К обеду они отшагали двадцать вёрст. Небо скоро нахмурилось, и в Крестах их настиг дождь. Впереди ещё двадцать вёрст пути. Но решили на отдых не останавливаться. На ходу грызли колоб. Евдокия останавливалась, чтобы накормить Ирочку своей тощей грудью.
Дождь усиливался. Холодный. Начал нахлёстывать с такой силой, что путники вскоре промокли до нитки. Ирочку нечем было укрыть, спрятать от дождя. Хотя бы была клеёнка. Но её не было. Евдокиин пиджачок, в который она укутала дочь, быстро промок. Ирочка дрожала. Дрожь пробирала и Евдокию и Витьку.
Мокрые и вконец измученные дорогой, они поздним вечером дотащились до Неонилова.
Фёдор Ильич и Евдокия Аверьяновна встретили дочь с детьми молча, без укора. Шура уже месяц гостил у них. Поправился. Он ничего не сказал о мытарствах, но они родительским чутьём чуяли: неладное творится у Шадриных в городе.
Мать переодела Евдокию в свои одежды, в которых та утонула: были не по росту. Витьку и Ирочку закутали в полушубки, чтобы быстрее согрелись. Накормив, загнали всех троих на жарко истопленную печь. Евдокия Аверьяновна, как знала, днём пекла в печи хлеба.

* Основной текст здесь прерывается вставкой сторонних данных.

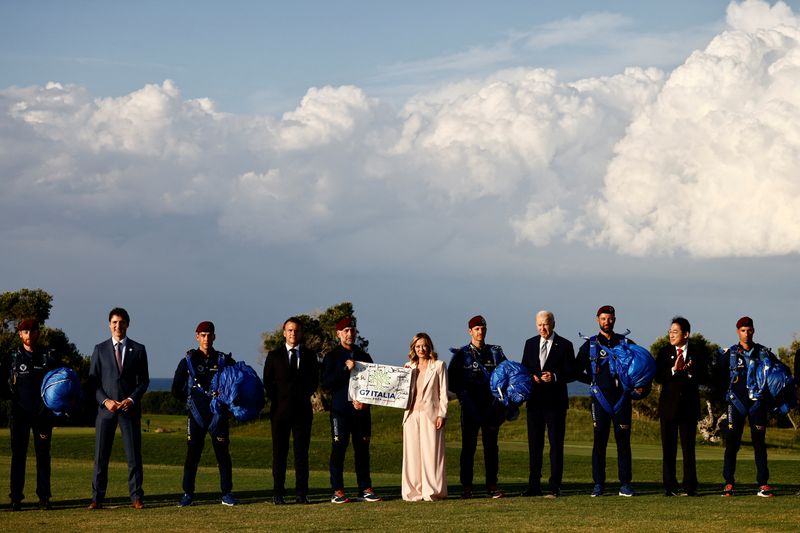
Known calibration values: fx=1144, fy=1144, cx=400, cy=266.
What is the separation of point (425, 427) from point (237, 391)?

Наутро Евдокия Шадрина с детьми переселилась в свою избу. Но в эту избу поселилась и беда. Ирочка вся горела в жару. Позвали врача. Диагноз усилил тревогу: воспаление лёгких. Месяц это крохотное существо пылало жаром. Её тоскливые умные глазёнки как бы говорили: «Мама, я не хочу умирать. Спаси меня». Евдокия и ребята ничем не могли помочь Ирочке. Лекарства не помогали. Семи месяцев от роду Иры не стало.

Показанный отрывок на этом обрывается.